Detailed map of Little Missouri-Belle Fourche River drainage divide at Stoneville Flats

Figure 10: Detailed map of Little Missouri-Belle Fourche River drainage divide at Stoneville Flats. United States Geological Survey map digitally presented using National Geographic Society TOPO software.

Figure 10 provides a detailed map of the Little Missouri River-Belle Fourche River drainage divide at Stoneville Flats. Northwest-oriented Arkansas Creek at the north end of Stoneville Flats as shown in Figure 10 flows to the northeast-oriented Little Missouri River. The Belle Fourche River elbow of capture is located in the figure 10 south center. Note how flood waters from the southwest flowed northeast on the northeast-oriented Belle Fourche River segment and then flowed northwest along the Stoneville Flats through valley to reach the northeast-oriented Little Missouri River valley. Note also how flood waters carved a narrower valley linking the northeast-oriented Belle Fourche River segment with the southeast-oriented Belle Fourche River valley segment. The Belle Fourche River today flows to the northeast-oriented Cheyenne River. Evidence presented here is not adequate to explain why the southeast-oriented Belle Fourche River segment captured the northeast-oriented Belle Fourche River segment, although prior to the capture northeast-oriented flood waters coming from the northeast-oriented Belle Fourche River segment split, with most going northwest and the remainder going southeast. For reasons not apparent from evidence presented here the southeast route had an advantage and once flood flow ceased that southeast-oriented route survived.

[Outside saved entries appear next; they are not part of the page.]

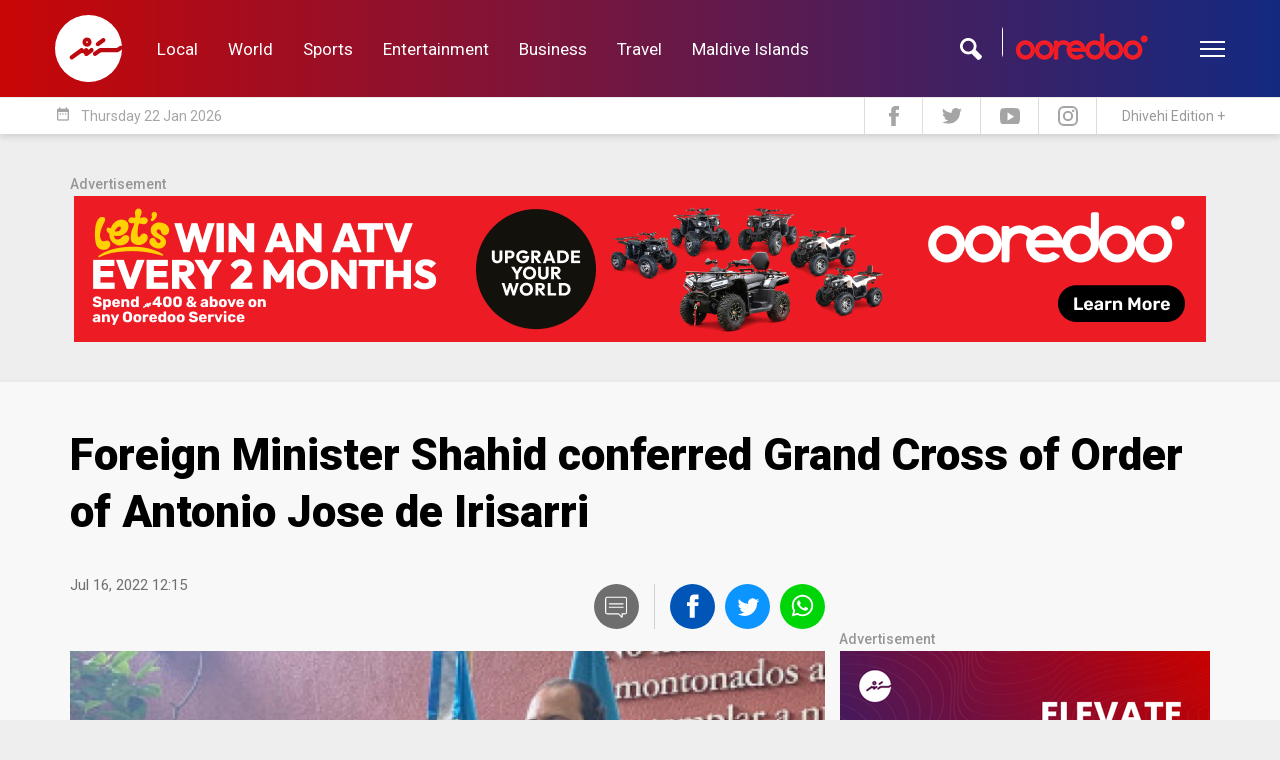

--- FILE ---
content_type: image/svg+xml
request_url: https://en.sun.mv/public/images/core/social-twitter.svg
body_size: 128
content:
<svg xmlns="http://www.w3.org/2000/svg" viewBox="5459 -7130 50 50">
  <defs>
    <style>
      .cls-1 {
        fill: #0c95ff;
      }

      .cls-2 {
        fill: #fff;
      }
    </style>
  </defs>
  <g id="Group_310" data-name="Group 310" transform="translate(4482 -7495)">
    <circle id="Ellipse_7" data-name="Ellipse 7" class="cls-1" cx="25" cy="25" r="25" transform="translate(977 365)"/>
    <path id="iconmonstr-twitter-1" class="cls-2" d="M24,4.557a9.831,9.831,0,0,1-2.828.775,4.932,4.932,0,0,0,2.165-2.724A9.864,9.864,0,0,1,20.21,3.8a4.927,4.927,0,0,0-8.391,4.49A13.978,13.978,0,0,1,1.671,3.149,4.93,4.93,0,0,0,3.194,9.723,4.9,4.9,0,0,1,.965,9.107,4.927,4.927,0,0,0,4.914,14a4.935,4.935,0,0,1-2.224.084A4.928,4.928,0,0,0,7.29,17.5,9.9,9.9,0,0,1,0,19.54a13.939,13.939,0,0,0,7.548,2.212A13.925,13.925,0,0,0,21.543,7.106,10.025,10.025,0,0,0,24,4.557Z" transform="translate(991 378.752)"/>
  </g>
</svg>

Additional information and sources of maps studied

This essay has provided only a sample of the detailed topographic map evidence supporting the flood erosion interpretation. Many additional illustrations could be provided. Readers are encouraged to look at mosaics of detailed topographic maps to see the abundance of available data. Maps used in this study were created and published by the United States Geologic Survey and can be obtained directly from the United States Geological Survey and/or from dealers offering United States Geological Survey maps. Hard copy maps can also be observed at United States Geological Survey map depositories which are located throughout the United States and elsewhere. Illustrations used here were created using National Geographic TOPO software and digital map data. TOPO software and map data can be obtained from the National Geographic Society and/or dealers offering National Geographic Society digital map data.